--- WHAT YOU ARE ASKED TO DO ---
Scan the records below and copy every line that contains the string "white".

Stored data:
((
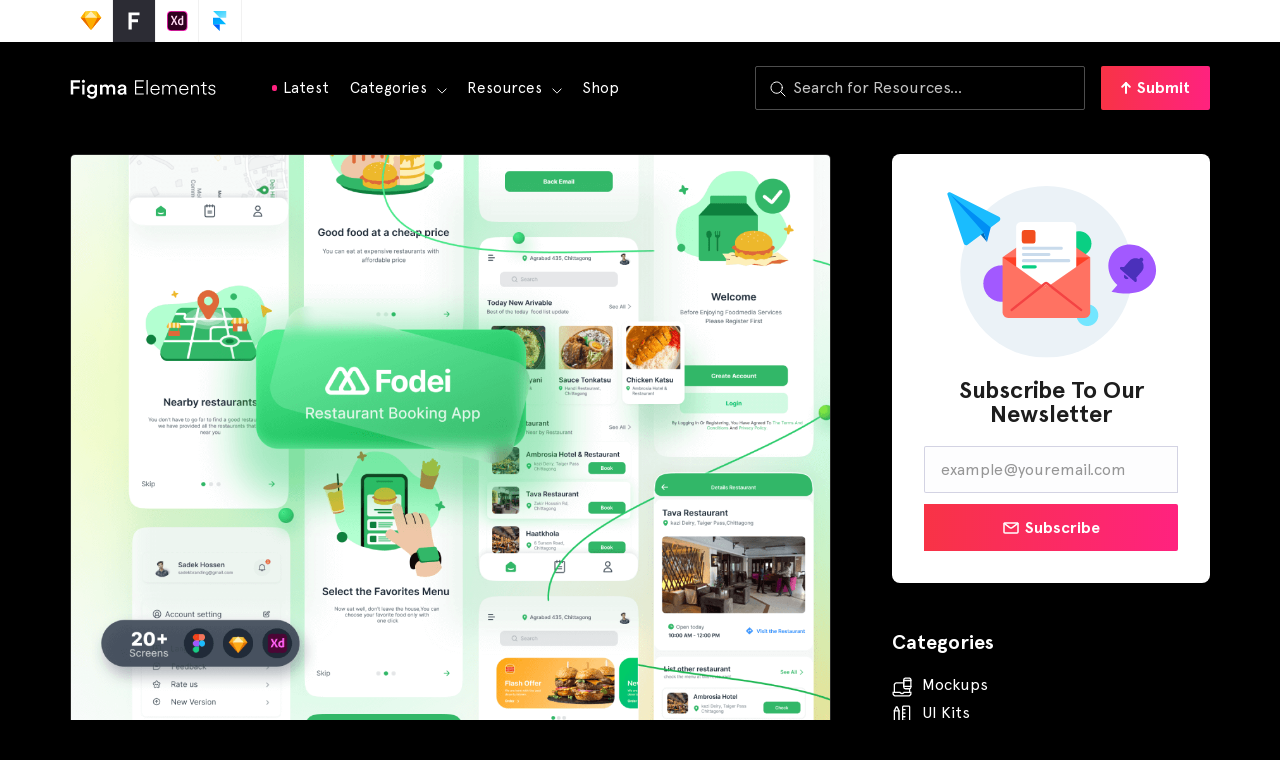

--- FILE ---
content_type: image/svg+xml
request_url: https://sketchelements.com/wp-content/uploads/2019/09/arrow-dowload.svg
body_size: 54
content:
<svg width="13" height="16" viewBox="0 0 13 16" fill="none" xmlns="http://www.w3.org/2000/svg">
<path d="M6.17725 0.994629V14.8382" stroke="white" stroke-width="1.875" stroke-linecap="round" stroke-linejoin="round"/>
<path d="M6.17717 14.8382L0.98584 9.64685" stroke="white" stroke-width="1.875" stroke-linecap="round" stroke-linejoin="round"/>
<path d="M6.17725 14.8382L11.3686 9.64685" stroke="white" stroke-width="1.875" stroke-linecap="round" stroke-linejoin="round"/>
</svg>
))
--- OUTPUT FOR THIS EXERCISE ---
<path d="M6.17725 0.994629V14.8382" stroke="white" stroke-width="1.875" stroke-linecap="round" stroke-linejoin="round"/>
<path d="M6.17717 14.8382L0.98584 9.64685" stroke="white" stroke-width="1.875" stroke-linecap="round" stroke-linejoin="round"/>
<path d="M6.17725 14.8382L11.3686 9.64685" stroke="white" stroke-width="1.875" stroke-linecap="round" stroke-linejoin="round"/>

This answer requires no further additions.